- Data listing
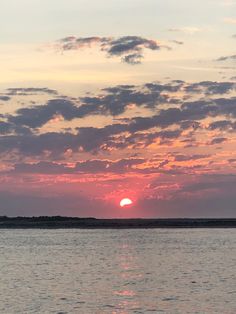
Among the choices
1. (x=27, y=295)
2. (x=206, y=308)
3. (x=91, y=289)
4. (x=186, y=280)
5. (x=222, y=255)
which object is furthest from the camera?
(x=222, y=255)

- Exercise details
Copy out the data above word for word, with every line in its original order, but omit the pictures.

- Written answer
Among the choices
1. (x=27, y=295)
2. (x=206, y=308)
3. (x=91, y=289)
4. (x=186, y=280)
5. (x=222, y=255)
which object is furthest from the camera?
(x=222, y=255)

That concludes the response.